• 阅读文本
· · ·

P14016 [ICPC 2024 Nanjing R] 拓扑
首先有结论:\(u\) 的子树内拓扑序的数量为 \(\frac{sz_u!}{\prod_{v\in subtree(u)}sz_v}\)。
设 \(f_{u,i}\) 表示暂时把 \(u\) 子树内的点都删掉,\(u\) 在拓扑序中排第 \(i\) 的方案数。转移:
\[\begin{array}{lr}
v\in son(u),f_{v,j}=\sum_{i=1}^{j-1}C_{n-i-sz_v}^{sz_u-sz_v-1}\times f_{u,i}\times \frac{(sz_u-sz_v-1)!}{\prod_{v\in(subtree(u)-sumtree(v)-{u})}}
\end{array}
\]
最后 \(i\) 号点的答案为
\[\begin{array}{lr}
f_{i,i}\times C_{n-i}^{sz_i-1}\times\frac{sz_i!}{\prod_{u\in subtree(i)}sz_u}
\end{array}
\]
时间复杂度 \(\mathcal O(n^2)\)。

· · ·

• 所给记录
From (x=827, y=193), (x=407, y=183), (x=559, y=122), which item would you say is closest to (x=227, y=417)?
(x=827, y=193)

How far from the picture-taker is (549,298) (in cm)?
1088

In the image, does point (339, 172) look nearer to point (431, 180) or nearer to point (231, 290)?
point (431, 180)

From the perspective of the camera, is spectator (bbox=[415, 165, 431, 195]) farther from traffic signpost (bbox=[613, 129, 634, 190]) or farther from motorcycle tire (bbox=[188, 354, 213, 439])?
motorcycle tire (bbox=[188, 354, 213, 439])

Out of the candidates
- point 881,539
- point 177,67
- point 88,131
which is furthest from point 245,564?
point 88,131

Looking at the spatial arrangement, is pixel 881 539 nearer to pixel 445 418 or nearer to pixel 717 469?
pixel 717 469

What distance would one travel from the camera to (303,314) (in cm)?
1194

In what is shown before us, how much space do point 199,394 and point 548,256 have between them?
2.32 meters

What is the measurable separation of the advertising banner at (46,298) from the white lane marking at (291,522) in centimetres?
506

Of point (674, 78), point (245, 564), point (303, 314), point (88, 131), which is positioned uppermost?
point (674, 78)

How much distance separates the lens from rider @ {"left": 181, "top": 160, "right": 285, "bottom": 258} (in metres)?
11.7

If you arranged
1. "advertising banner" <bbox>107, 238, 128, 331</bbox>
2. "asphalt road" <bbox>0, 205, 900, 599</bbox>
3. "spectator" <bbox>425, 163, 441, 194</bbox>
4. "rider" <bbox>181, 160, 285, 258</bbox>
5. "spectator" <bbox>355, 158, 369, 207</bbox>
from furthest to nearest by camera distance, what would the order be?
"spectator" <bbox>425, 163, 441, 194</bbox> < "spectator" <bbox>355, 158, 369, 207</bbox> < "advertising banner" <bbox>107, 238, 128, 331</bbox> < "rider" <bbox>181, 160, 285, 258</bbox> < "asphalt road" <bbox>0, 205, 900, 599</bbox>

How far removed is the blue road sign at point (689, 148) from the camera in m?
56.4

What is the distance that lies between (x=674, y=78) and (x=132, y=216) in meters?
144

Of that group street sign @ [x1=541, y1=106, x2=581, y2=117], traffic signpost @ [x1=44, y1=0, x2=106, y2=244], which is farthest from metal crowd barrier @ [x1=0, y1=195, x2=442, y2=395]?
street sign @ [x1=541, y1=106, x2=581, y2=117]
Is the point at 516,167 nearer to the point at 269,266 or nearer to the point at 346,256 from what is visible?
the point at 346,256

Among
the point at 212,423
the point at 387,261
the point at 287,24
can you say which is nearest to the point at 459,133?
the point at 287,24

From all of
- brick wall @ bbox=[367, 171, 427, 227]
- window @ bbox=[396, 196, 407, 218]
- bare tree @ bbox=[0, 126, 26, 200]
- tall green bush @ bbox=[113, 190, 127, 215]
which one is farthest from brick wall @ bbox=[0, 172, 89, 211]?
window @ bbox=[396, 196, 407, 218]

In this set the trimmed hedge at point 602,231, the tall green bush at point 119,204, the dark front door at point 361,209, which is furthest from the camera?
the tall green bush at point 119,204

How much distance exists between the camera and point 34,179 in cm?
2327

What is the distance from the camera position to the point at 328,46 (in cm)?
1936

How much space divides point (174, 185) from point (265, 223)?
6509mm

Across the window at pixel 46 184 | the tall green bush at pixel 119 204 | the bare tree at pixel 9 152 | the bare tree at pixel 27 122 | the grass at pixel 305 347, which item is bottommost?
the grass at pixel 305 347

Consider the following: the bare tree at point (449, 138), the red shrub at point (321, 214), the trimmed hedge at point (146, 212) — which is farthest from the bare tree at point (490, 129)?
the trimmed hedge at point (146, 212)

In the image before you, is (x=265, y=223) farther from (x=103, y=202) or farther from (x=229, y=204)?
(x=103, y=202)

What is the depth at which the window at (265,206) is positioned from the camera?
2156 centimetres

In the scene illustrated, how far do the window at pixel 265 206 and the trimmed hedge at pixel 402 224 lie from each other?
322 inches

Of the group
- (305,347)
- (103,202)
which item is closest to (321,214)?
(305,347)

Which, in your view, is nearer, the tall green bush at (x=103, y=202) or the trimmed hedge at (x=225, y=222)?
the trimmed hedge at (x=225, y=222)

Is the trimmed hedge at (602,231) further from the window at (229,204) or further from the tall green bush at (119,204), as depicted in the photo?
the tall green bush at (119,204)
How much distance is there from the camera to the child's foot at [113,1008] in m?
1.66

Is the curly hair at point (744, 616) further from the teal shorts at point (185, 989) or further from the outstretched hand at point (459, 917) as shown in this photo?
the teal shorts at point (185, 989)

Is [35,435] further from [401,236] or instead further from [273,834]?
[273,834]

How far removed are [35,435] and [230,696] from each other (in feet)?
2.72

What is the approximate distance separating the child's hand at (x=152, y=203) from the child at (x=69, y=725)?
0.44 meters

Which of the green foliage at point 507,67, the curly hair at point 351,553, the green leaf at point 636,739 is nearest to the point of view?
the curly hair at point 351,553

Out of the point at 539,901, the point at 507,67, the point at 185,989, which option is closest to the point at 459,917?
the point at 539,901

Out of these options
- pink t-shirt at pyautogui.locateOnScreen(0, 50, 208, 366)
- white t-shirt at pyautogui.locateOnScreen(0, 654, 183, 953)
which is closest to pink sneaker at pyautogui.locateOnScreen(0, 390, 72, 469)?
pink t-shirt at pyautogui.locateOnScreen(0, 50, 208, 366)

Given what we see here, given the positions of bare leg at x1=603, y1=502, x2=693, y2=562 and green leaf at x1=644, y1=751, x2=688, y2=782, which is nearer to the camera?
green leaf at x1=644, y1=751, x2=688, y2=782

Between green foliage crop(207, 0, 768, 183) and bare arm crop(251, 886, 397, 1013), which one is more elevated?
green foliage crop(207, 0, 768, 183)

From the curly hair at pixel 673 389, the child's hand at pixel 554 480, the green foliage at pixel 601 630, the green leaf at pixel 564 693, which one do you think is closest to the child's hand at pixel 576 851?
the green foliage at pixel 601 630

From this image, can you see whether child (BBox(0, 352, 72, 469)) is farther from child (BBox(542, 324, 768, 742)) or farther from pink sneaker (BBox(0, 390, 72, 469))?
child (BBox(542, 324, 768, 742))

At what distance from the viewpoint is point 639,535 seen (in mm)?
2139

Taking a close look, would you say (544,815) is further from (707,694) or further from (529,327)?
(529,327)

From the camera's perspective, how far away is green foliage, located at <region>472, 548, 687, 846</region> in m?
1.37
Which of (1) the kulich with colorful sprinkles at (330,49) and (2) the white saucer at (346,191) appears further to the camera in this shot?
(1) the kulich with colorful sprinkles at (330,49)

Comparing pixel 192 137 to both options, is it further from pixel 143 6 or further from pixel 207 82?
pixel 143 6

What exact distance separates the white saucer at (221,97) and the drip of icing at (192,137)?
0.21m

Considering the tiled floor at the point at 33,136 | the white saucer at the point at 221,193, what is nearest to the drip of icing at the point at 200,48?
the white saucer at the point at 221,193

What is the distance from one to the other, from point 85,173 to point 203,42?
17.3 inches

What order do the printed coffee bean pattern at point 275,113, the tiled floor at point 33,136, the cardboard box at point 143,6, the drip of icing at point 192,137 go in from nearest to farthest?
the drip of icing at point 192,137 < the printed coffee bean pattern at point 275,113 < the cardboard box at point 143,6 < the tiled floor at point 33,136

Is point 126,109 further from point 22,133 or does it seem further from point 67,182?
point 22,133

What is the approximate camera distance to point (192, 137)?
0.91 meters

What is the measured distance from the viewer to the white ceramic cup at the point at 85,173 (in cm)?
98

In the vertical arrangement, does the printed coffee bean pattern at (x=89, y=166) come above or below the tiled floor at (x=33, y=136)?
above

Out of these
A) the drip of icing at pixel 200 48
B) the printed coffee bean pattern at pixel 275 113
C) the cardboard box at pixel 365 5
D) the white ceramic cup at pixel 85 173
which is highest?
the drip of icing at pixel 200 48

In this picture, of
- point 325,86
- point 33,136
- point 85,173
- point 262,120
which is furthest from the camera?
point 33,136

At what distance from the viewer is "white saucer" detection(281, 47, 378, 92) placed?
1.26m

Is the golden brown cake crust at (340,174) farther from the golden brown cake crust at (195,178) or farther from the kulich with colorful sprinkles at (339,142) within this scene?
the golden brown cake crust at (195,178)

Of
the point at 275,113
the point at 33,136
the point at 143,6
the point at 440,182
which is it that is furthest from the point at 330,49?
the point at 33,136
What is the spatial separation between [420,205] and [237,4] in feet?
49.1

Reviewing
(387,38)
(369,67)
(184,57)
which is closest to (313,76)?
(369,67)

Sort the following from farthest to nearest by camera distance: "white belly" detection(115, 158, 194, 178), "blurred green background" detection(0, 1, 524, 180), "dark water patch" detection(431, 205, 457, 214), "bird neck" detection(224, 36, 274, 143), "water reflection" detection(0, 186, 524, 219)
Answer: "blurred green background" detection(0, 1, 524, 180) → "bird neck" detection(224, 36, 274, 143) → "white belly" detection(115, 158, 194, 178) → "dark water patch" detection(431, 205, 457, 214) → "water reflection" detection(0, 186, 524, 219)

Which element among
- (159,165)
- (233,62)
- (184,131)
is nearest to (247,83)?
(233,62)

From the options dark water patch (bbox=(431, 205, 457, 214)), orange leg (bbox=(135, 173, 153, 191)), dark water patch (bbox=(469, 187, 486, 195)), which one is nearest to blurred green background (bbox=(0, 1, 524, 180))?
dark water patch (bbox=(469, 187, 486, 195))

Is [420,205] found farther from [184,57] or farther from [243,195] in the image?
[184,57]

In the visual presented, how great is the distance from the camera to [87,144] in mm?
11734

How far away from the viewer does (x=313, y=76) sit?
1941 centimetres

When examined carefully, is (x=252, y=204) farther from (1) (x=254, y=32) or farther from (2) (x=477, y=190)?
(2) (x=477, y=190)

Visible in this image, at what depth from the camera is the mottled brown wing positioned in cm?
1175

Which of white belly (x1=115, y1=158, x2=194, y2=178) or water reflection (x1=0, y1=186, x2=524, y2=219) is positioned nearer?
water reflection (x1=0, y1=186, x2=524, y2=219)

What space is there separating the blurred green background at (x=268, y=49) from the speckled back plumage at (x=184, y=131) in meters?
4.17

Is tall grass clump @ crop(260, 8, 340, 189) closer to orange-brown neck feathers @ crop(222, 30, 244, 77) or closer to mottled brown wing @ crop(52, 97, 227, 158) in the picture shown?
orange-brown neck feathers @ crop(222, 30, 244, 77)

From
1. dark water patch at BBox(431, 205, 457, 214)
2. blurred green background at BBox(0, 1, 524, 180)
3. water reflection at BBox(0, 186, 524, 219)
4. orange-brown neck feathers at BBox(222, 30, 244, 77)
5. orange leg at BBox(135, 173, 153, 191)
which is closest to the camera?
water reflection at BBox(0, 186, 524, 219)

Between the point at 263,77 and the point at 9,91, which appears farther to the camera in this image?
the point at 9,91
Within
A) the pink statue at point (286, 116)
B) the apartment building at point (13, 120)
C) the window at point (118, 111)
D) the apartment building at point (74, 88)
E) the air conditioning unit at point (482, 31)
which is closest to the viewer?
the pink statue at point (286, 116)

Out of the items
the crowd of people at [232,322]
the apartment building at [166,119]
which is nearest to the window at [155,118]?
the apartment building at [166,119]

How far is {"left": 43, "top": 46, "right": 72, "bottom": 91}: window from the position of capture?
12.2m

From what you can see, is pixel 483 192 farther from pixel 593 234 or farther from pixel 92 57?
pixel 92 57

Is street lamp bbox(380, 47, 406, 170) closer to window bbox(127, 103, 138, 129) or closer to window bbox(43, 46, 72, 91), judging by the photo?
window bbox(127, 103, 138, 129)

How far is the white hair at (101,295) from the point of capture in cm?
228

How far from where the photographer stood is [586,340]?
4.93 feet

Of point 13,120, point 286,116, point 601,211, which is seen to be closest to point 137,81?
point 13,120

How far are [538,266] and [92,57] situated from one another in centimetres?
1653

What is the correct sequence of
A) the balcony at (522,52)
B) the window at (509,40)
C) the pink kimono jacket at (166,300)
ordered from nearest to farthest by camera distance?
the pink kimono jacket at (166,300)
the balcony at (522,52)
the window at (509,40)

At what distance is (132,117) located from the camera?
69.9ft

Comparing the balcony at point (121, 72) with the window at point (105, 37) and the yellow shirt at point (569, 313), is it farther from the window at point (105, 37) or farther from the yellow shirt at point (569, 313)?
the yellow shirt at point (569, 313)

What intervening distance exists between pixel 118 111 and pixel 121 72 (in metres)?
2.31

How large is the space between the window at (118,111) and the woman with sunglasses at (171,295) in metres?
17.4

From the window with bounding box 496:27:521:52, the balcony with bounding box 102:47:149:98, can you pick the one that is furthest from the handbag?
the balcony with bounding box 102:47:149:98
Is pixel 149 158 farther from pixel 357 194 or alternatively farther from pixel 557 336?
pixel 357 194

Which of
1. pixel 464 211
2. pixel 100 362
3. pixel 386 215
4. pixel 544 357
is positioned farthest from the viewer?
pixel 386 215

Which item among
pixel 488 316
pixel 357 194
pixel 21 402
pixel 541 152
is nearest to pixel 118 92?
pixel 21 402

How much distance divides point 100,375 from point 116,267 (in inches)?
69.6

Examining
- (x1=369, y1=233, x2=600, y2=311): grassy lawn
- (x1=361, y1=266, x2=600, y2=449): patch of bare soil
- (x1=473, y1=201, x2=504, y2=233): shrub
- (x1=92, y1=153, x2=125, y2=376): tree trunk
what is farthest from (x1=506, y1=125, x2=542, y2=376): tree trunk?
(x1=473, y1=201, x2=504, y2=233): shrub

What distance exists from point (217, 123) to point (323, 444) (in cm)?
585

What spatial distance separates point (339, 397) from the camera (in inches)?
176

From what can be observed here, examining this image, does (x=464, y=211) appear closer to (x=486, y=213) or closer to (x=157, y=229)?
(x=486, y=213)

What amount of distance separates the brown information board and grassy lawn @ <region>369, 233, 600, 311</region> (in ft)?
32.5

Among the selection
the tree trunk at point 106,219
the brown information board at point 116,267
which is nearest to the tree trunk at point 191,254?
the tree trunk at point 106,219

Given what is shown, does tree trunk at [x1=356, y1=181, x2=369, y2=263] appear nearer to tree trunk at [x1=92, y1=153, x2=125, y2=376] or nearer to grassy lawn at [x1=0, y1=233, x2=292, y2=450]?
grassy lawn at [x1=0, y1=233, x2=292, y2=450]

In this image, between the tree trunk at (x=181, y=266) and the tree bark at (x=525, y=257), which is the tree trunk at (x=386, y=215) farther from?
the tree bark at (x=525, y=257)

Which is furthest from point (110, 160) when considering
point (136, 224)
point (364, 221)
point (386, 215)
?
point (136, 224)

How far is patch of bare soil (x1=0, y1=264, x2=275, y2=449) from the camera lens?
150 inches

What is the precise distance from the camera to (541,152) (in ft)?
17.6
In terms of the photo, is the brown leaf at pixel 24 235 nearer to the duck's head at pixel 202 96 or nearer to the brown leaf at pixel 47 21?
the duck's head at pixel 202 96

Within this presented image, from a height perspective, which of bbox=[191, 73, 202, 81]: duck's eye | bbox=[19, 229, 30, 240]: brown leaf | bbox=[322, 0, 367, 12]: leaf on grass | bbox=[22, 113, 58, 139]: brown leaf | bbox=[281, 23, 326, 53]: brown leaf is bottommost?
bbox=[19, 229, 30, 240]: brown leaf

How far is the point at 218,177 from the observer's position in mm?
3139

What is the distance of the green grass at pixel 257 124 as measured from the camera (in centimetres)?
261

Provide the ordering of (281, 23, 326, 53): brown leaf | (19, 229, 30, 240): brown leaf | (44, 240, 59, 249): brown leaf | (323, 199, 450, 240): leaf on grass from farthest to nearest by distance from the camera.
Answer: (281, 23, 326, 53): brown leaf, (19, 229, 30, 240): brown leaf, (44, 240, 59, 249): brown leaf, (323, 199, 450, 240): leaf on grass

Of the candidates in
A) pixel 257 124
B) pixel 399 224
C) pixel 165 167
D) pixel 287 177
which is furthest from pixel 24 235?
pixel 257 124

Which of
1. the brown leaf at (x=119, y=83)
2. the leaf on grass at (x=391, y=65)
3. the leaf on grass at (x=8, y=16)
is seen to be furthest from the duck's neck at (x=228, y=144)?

· · ·

• 任务要求
(a) 请把上面这篇拓扑题解中从“P14016 [ICPC 2024”开始、一直到“时间复杂度 \(\mathcal O(n^2)\)。”为止的部分原样打印出来。
(b) 根据上面的拓扑题解回答下列问题:
(i) 这道题的题号和比赛出处分别是什么?
(ii) 题解中的 f_{u,i} 表示什么?
(iii) 题解给出的时间复杂度是多少?

• 参考答案
(a)
P14016 [ICPC 2024 Nanjing R] 拓扑
首先有结论:\(u\) 的子树内拓扑序的数量为 \(\frac{sz_u!}{\prod_{v\in subtree(u)}sz_v}\)。
设 \(f_{u,i}\) 表示暂时把 \(u\) 子树内的点都删掉,\(u\) 在拓扑序中排第 \(i\) 的方案数。转移:
\[\begin{array}{lr}
v\in son(u),f_{v,j}=\sum_{i=1}^{j-1}C_{n-i-sz_v}^{sz_u-sz_v-1}\times f_{u,i}\times \frac{(sz_u-sz_v-1)!}{\prod_{v\in(subtree(u)-sumtree(v)-{u})}}
\end{array}
\]
最后 \(i\) 号点的答案为
\[\begin{array}{lr}
f_{i,i}\times C_{n-i}^{sz_i-1}\times\frac{sz_i!}{\prod_{u\in subtree(i)}sz_u}
\end{array}
\]
时间复杂度 \(\mathcal O(n^2)\)。

(b)
(i) 题号是 P14016,出处是 ICPC 2024 Nanjing R。
(ii) 暂时把 u 子树内的点都删掉后,u 在拓扑序中排第 i 的方案数。
(iii) O(n²)。